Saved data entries

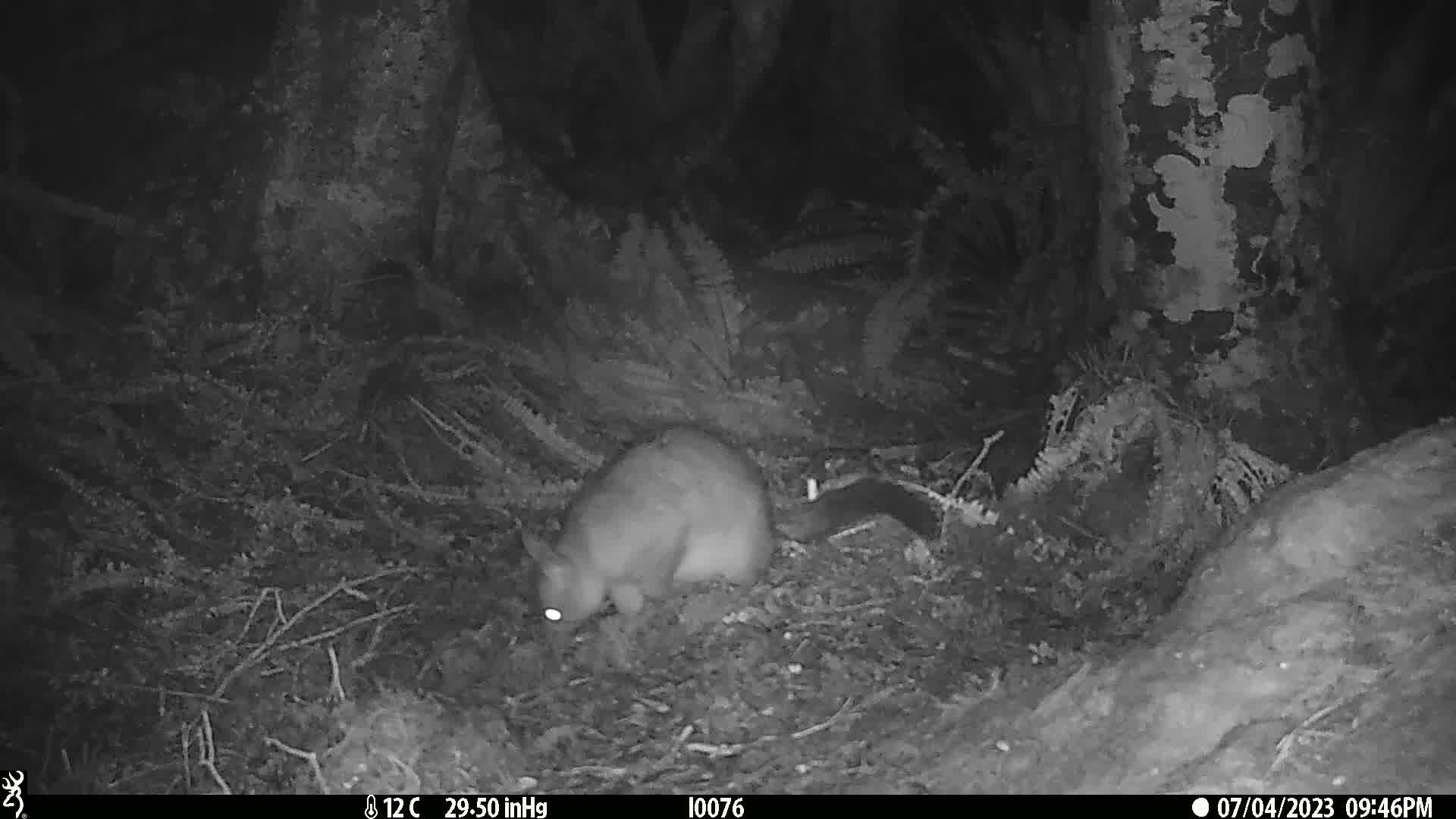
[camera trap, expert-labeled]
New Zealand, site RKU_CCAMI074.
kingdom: Animalia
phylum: Chordata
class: Mammalia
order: Diprotodontia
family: Phalangeridae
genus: Trichosurus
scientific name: Trichosurus vulpecula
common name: common brushtail possum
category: possum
Possum (common brushtail possum) (Trichosurus vulpecula).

TO DO —
An exact copy of the lines from the one containing "order: Diprotodontia" through the end of the data above is the whole answer.

RESPONSE BOX —
order: Diprotodontia
family: Phalangeridae
genus: Trichosurus
scientific name: Trichosurus vulpecula
common name: common brushtail possum
category: possum
Possum (common brushtail possum) (Trichosurus vulpecula).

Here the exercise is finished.